Schnell bin ich am Haken. Was folgt, muss sich lesen wie Erlebnisse eines 12-jährigen: Fasziniert beginne ich, mich beteiligen. Also ob das bei 10 Followern irgendeine Relevanz hätte – es ist mehr „for the record“, eine Übung im Kuratieren von Inhalten und eine Art Tagebuch. Wem ich hier folge wird für mich zu einem neuen Who-is-who. Ich sondiere, was der Twitter für wichtig hält und wie sich das zu meinem Empfinden verhält. Man passt sich an, kann es schwer ignorieren – wie das SEO-Plugin, das mir Tipps gibt, wie ich schreiben soll. Man wird ein wenig zynisch: Wirklich eigener Content findet erstmal keinen Widerhall. Dagegen, die rein verbale Stellungnahme für einen von Folter bedrohten Atheisten – in der Hoffnung die massenhafte Öffentlichkeit möge einen guten Einfluss nehmen – bringt Sympathien. Das ist immerhin besser als das Gegenteil, aber eine seltsame Ökonomie.

Schnell tut sich auch das Gegenteil auf. Der ganze Hass ist nur Klicks entfernt. Den Satz „Hass ist keine Meinung“ halte ich für schwierig. Aber manchmal denke ich, dass das Internet in den ersten Jahren so konstruktiv gesehen wurde, liegt daran, dass die ganzen Vollpfosten es einfach noch nicht entdeckt hatten. Jetzt sind sie jedenfalls da. Und ich spüre körperlich, dass die Pflichtübung „ich verlasse jetzt mal meine Filterblase“ (ein logischer Widerspruch?) ungesund ist. Die philippinischen Clickworker (Content-Moderatoren) die Hass und Gewalt aus den Plattformen putzen sollen, leben vermutlich wie Feuerwehrleute um Jahre kürzer, weil der Umgang mit dem Schrecken einem psychisch zusetzt.

Die kulturtechnik Posten gebiert Haltungen, für die man sich ständig neu entscheiden muss. Ist man ein Snob, ein Dandy, ein Gourmet? Geht man in die Kneipe um sich zu prügeln? Sucht man Perlen und spinnt mit Unbekannten Gedankenfäden?
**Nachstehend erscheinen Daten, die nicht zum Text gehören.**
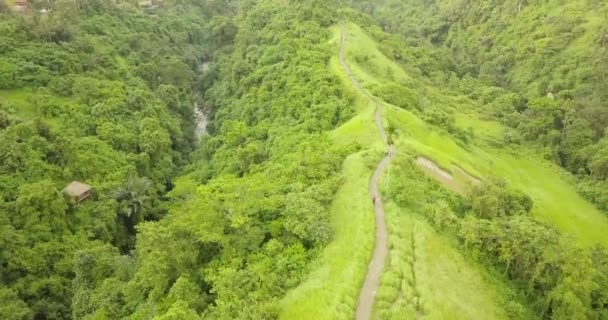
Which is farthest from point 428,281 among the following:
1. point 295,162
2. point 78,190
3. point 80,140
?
point 80,140

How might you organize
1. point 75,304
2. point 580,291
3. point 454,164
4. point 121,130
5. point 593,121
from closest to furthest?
point 580,291 < point 75,304 < point 454,164 < point 121,130 < point 593,121

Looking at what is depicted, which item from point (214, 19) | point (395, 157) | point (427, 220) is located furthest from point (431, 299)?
point (214, 19)

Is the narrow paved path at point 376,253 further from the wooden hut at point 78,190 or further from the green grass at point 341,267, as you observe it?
the wooden hut at point 78,190

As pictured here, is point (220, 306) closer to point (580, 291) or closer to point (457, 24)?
point (580, 291)

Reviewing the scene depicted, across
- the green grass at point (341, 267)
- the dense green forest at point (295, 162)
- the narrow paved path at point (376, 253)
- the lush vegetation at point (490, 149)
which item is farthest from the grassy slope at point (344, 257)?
the lush vegetation at point (490, 149)

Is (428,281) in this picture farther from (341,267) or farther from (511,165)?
(511,165)

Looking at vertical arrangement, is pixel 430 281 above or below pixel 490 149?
above
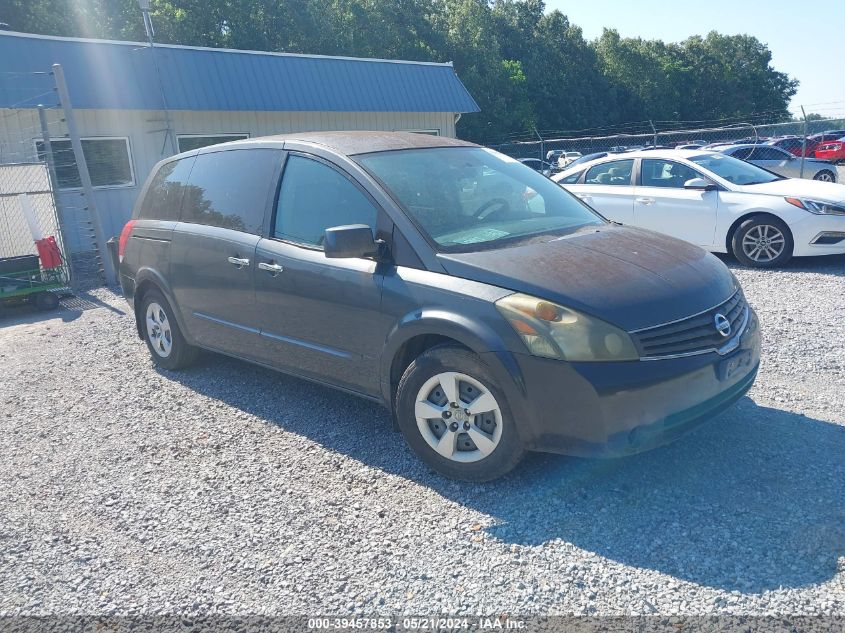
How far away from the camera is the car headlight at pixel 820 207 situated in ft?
27.0

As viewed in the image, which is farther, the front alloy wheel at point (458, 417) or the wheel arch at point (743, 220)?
the wheel arch at point (743, 220)

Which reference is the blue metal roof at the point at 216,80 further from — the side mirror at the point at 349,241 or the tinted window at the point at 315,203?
the side mirror at the point at 349,241

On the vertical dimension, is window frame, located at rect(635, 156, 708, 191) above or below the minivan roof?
below

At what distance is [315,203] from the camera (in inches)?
175

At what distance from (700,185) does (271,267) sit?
6384mm

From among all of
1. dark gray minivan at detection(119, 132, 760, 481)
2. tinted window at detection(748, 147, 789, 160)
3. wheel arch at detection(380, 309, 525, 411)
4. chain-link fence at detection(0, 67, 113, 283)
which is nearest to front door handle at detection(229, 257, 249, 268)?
dark gray minivan at detection(119, 132, 760, 481)

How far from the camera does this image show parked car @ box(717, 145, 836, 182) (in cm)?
1927

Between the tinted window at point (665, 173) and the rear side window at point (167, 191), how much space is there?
626 cm

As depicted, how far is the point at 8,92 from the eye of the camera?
12914mm

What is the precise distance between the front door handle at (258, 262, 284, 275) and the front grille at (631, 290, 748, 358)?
223 cm

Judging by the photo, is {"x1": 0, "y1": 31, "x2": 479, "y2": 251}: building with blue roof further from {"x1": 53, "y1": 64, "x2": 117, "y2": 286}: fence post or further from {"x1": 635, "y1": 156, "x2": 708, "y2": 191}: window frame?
A: {"x1": 635, "y1": 156, "x2": 708, "y2": 191}: window frame

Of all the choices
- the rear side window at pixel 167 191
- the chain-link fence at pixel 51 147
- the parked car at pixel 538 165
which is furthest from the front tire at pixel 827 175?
the rear side window at pixel 167 191

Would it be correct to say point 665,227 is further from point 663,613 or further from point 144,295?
point 663,613

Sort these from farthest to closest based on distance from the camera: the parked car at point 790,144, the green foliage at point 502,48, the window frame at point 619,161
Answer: the green foliage at point 502,48, the parked car at point 790,144, the window frame at point 619,161
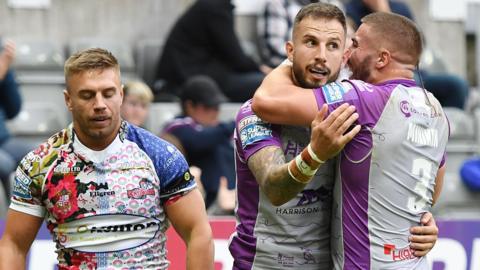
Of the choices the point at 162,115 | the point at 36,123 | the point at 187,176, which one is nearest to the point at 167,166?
the point at 187,176

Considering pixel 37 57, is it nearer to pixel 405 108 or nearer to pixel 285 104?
pixel 285 104

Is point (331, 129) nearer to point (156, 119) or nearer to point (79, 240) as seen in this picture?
point (79, 240)

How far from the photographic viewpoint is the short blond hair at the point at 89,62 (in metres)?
4.18

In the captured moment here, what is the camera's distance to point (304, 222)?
4.42 meters

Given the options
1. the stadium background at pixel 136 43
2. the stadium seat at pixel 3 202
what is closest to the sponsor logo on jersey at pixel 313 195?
the stadium seat at pixel 3 202

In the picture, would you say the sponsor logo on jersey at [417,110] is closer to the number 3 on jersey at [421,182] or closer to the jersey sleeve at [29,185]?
the number 3 on jersey at [421,182]

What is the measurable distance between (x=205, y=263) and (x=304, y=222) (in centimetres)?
44

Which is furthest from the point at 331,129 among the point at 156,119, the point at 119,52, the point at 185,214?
the point at 119,52

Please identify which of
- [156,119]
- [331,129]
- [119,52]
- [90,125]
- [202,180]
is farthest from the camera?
[119,52]

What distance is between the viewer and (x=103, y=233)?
4238mm

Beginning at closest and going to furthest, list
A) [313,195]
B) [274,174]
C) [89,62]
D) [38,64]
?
[274,174] < [89,62] < [313,195] < [38,64]

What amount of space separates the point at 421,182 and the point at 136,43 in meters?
5.91

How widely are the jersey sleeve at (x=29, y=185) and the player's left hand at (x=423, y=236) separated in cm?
148

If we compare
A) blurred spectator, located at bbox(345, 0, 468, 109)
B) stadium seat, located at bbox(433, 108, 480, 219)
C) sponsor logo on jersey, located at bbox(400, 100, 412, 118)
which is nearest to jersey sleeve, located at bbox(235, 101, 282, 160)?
sponsor logo on jersey, located at bbox(400, 100, 412, 118)
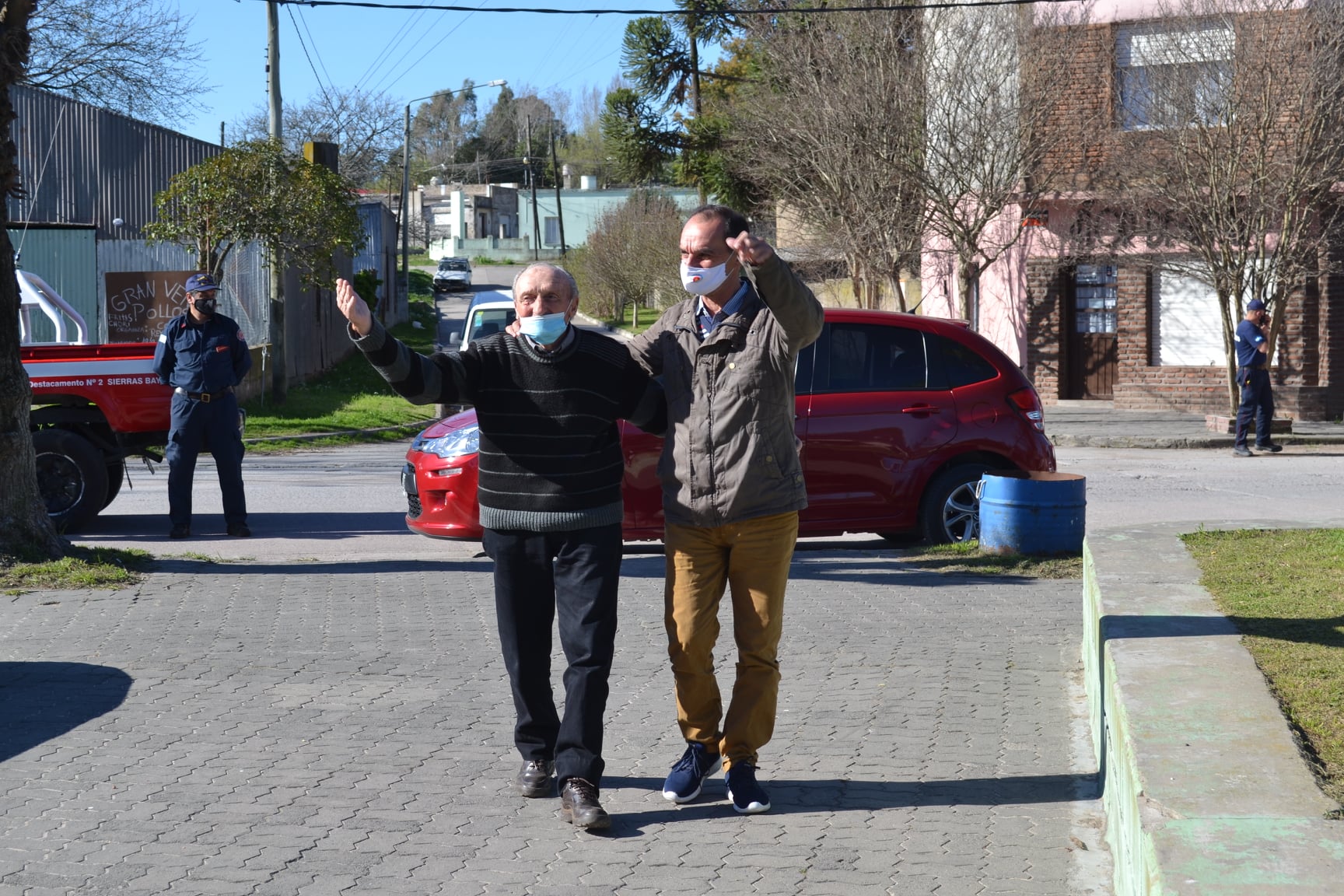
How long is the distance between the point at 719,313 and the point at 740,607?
1010 millimetres

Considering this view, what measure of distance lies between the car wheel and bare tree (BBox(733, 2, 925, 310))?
1510 cm

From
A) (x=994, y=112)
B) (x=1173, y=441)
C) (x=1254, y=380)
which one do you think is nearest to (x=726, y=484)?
(x=1254, y=380)

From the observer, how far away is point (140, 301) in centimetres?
2269

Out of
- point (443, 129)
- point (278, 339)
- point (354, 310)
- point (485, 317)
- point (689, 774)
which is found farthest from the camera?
point (443, 129)

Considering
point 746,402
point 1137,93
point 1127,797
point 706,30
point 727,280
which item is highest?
point 706,30

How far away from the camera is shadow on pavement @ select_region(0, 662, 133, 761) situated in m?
5.67

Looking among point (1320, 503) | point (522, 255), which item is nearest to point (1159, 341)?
point (1320, 503)

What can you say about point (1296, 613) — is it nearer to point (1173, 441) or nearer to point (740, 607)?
point (740, 607)

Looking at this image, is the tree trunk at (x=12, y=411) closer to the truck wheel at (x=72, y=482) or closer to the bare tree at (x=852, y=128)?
the truck wheel at (x=72, y=482)

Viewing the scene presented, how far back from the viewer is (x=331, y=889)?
4.13 m

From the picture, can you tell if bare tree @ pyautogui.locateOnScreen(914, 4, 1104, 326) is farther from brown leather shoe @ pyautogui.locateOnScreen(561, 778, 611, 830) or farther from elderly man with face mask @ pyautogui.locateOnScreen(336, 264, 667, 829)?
brown leather shoe @ pyautogui.locateOnScreen(561, 778, 611, 830)

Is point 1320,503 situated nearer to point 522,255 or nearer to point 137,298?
point 137,298

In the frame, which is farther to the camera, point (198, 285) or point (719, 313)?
point (198, 285)

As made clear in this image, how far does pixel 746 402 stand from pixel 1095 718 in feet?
6.44
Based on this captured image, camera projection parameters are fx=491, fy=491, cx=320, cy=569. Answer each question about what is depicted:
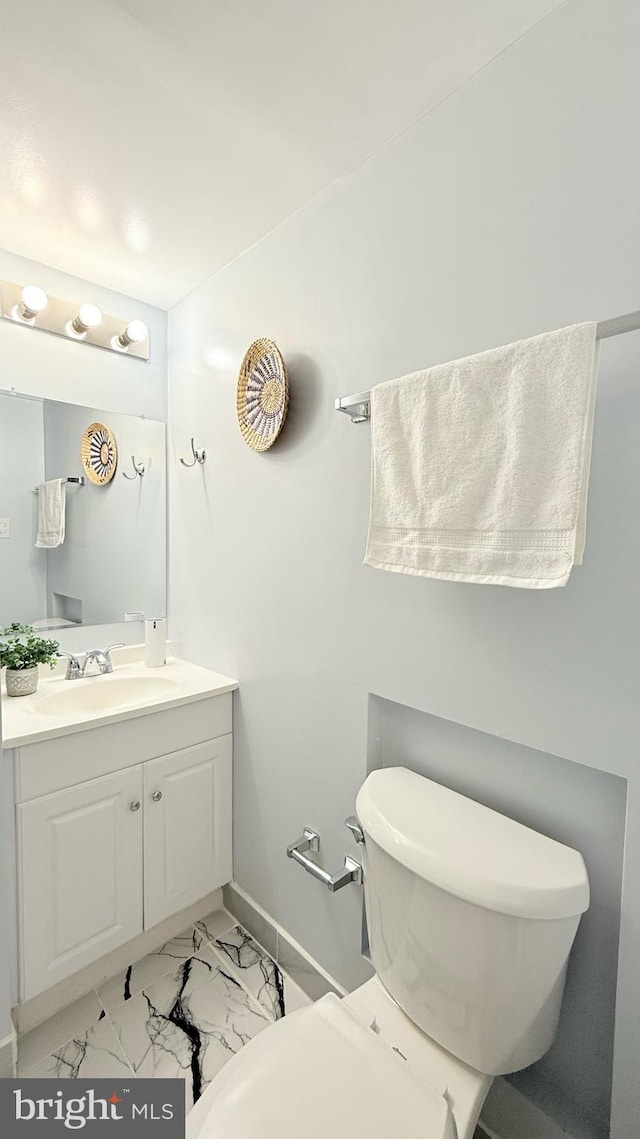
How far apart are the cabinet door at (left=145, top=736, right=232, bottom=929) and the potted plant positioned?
1.57 ft

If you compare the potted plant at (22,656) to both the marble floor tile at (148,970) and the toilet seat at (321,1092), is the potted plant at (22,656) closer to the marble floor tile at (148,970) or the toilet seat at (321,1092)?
the marble floor tile at (148,970)

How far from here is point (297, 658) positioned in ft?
4.66

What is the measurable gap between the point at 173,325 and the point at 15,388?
65 cm

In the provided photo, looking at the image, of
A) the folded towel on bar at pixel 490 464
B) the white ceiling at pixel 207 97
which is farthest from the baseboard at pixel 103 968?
the white ceiling at pixel 207 97

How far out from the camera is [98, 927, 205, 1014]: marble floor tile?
142 centimetres

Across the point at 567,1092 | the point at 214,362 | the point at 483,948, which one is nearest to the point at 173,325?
the point at 214,362

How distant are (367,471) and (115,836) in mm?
1237

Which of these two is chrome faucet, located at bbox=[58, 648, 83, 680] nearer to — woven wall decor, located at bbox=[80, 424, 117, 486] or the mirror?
the mirror

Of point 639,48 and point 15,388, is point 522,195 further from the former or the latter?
point 15,388

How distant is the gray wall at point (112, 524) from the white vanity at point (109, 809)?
0.31 metres

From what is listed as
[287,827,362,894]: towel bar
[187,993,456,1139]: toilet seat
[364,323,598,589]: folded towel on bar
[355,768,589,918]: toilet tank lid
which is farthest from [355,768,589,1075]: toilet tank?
[364,323,598,589]: folded towel on bar

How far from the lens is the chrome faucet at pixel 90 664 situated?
171 centimetres

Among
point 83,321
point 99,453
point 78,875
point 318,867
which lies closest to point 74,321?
point 83,321


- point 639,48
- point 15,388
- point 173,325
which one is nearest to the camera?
point 639,48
Ändert sich die Welt, wenn man sich raushält? Ist @therealhabeck derselbe wie @RobertHabeck und wie steht er zu seinem Entschluss, sich von Twitter zu verabschieden, weil es ihn aggressiv macht? Bringt diese Diskursmaschine am Ende einen konstruktiven Mehrwert?

Für mich bleibt Twitter das Mittel der Wahl – und der Tweet die Darreichungsform ganzer Welten in einer Pille. Um mich zu vernetzen, eine stimmige Position zu entwickeln, eine greifbare und ansprechbare Person zu sein. Darf man so einer verflixten Plattform, die man an sich nicht mal besonders mag, so viel Vertrauen und Wohlwollen entgegenbringen? Vielleicht ist es wie mit der restlichen Welt auch: sie ist alles andere als perfekt. Und die Gesetze in dieser seltsamen Straße Namens Social Media, die sollte man mal ändern. Den Algorithmus weg bewegen von der Sensation, hin zu konstruktiveren Dingen. Da geht noch was, aber echt.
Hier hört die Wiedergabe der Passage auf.